-- Start READING TEXT --

Java moss is my slowest moss I have. Everyone says it grows extremely fast. My lighting is 23watts in a 10 gallon. My flame moss, and christmas moss grow way faster than my java moss.


----------



## Vladdy (May 6, 2008)

My pheonix moss grows REALLY REALLY SLOW, probably slower than any of your mosses  . Most of it mysteriously disappeared, and then it stopped disappearing, but now I only have a really small amount left, and it grows extremely slow; not even one little branch a week.


----------



## Philosophos (May 7, 2009)

Try abusing it perhaps? While I've got no clue what the dominating variable is, or the science behind it, but I find it's grown faster for me in poorer conditions. I've kept it in tanks from high to low tech, it's grown fastest in a neglected high tech setup where the light was blotted out by tall plants and ferts were forgotten, and currently in a little beta setup with indirect light, nasty tap water and no ferts besides food. 

Maybe test out abusing it, then change the variables one by one and observe?

-Philosophos


----------



## efish (Apr 23, 2006)

i found my grew quicker once i added more DIY CO2. but it is still a slow grower.


----------



## houstonhobby (Dec 12, 2008)

sonby101, hate to say it but things might get worse when you go high tech. With high light it tends to be overrun by filamentous algae so you get nothing. At least, that is what happens to me.


----------



## Philosophos (May 7, 2009)

High light shouldn't cause algae unless you're messing up on ferts or CO2. Usually BBA showing up tells me that it's time to clean my diffuser disk, and maybe the filter.

-Philosophos


----------



## paulrw (Apr 14, 2009)

i had the same problem i had it tied around drift wood for about 2 months it looked brown and grew really slow i got frustrated and ripped it off a few peices were rooted to the wood i left them figuring they wood die the grew back quickly now it grows fairly rapidly but i agree with dthb4438 it helps to trim it


----------



## sonby101 (Apr 14, 2009)

Well, it's still growing just as slow as ever, I thought about ripping it all off, and covering it with just Riccia, or Flame moss, and or Christmas moss. But I'm too scared they will die off in low-light setup. I've heard they only do well in medium, to high light tank setup. Oh and I did trim it back a little, it seems like it is trying to grow more upwards then over the peice of driftwood .:angryfire Does anyone reccomend just switching to another moss, because I think it just might be my water? :/ I'm about ready to just rip my driftwood out of my tank, snap it in half and throw it threw the frekin window...


----------



## sonby101 (Apr 14, 2009)

Oh, yeah, and also. I did try abusing it a little in the beggining. But it turned a yucky browm color. So I heard alot about how you can always bring java moss back to life, even if it is at the brink of death....that didn't quite work out as I hoped, it just polluted my tank :-0. Thank goodness I saved some of it!!


----------



## Preeths (Jan 29, 2008)

Adding CO2 and potassium sulphate made mine grow really fast. It grows about 1.5 inches every month.


----------



## o snap its eric (Jan 12, 2004)

mosses does take time to adapt to its condition before growing.


----------



## Bugman (Jan 7, 2008)

What it the water temp in the tank. Moss likes cooler water. In the upper 70's to low 80's it does poorly.

-- End READING TEXT --

TASKS >>
A. Rewrite the paragraph in the java moss thread that begins "Try abusing it perhaps?" as a short list that keeps its main facts.
B. Go on with the java moss thread after its last post, keeping the same forum style.
The lines that come after the java moss thread are separate material.

-- Start INFORMATION SHOWN --

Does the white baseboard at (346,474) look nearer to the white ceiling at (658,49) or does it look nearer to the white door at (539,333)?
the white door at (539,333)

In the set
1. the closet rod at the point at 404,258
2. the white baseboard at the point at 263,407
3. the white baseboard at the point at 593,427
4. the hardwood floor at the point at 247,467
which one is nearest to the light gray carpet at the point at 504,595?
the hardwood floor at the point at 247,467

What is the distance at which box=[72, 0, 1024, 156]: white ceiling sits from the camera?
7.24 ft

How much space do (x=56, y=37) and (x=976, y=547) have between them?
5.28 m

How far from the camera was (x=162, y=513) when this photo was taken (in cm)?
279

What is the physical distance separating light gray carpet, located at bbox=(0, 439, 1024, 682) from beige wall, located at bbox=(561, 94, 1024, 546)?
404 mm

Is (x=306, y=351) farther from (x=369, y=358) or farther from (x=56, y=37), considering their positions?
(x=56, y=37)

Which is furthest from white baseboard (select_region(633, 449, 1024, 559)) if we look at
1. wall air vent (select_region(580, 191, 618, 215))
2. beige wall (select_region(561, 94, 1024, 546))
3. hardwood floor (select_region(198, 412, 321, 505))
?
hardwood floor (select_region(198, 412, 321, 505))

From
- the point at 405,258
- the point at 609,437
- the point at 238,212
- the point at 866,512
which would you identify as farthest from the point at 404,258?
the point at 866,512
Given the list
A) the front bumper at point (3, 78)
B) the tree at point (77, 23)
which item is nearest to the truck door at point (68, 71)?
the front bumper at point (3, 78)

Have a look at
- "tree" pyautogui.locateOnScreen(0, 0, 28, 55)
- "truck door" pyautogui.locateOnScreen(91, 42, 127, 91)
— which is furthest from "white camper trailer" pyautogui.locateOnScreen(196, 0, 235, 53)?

-- End INFORMATION SHOWN --

OUTPUTS FOR THE TASKS >>
A.
- Suggests trying abusing the moss.
- Has no clue what the dominating variable is, or the science behind it.
- Finds the moss has grown faster in poorer conditions.
- Has kept it in tanks ranging from high to low tech.
- It grew fastest in a neglected high-tech setup where tall plants blotted out the light and ferts were forgotten.
- It is currently in a little beta setup with indirect light, nasty tap water and no ferts besides food.

B.
----------



## sonby101 (Apr 14, 2009)

Well, I keep the temp. at 78F So maybe I will try letting it getting to a lower temp to see how it does. Also, I just had to rip out almost ALL of my hornwort in my tank because of the bottom. I didn't head the warning on hear about how if you don't allow the bottom to get much light the bottom dies off. And it polluted my tank beyond imagination :'(. So now it is bear and empty looking besides the little tiny bit I kept, and the driftwood, and a few fake plants. Now I'm worried if I keep the light on too lonf algae will become an issue. now I'm cutting back the hours of light, and letting more sun light into the tank, just a little morning light to see if that helps any. And leave the light in the aquarium on about 6 or 7. Now my tank looks a whole lot cleaner ^^ on the bright side.


----------



## sonby101 (Apr 14, 2009)

Oh and I'm not adding CO2 at all since this is a low-tech tank, with very little plants right now, adding CO2 is asking for an algae disaster :eek5:. And I'm not in the mood for that right now...


----------



## Rich976USAF (Mar 27, 2009)

patience young grasshopper


----------



## sonby101 (Apr 14, 2009)

Well, I guess I will wait for it to completly ajust to my water. If I don't see much growth in the next, hhmm, lets say 3 months. Then I will try Christmas tree moss.


----------



## Hilde (May 19, 2008)

When I dosed with potassium sulphate it grew well.


----------



## Kolohe (Jun 21, 2009)

Java moss does start off slowly, but can over fill a tank quite quickly. My 150G tank is currently about 40% java moss which happened over 6 months. It was started with about a baseball sized starter that covered about 5% of the tank.

I have no lighting and I don't add fertilize for any on my tanks. The moss seems to like the sun out here in the middle of the pacific. And the 4 fish in the tank seems to provide more than enough nutrients for the moss.

Having it grow slowly is not a bad thing. When it grows fast it tends to float in mid water.


----------



## sonby101 (Apr 14, 2009)

Well, I cut back my lighting for it, and used more natrual light (indirect sun light), and lowered the water temp. to about 72F-73_. I have acually seen it to start growing a little faster, but it is trying to go away from the driftwood, and not fill it in :-/. I tried trimming but all it does is grow more tward where I trimmed it. I will see how it does when I don't trim it.


----------



## Bugman (Jan 7, 2008)

It is the nature of any plant to grow toward the light. If you didn't have a pretty good covering of the driftwood to begin with then you may not get the affect you were looking for. You may have to retie some of the moss that is growing up back down on the places that are sparse.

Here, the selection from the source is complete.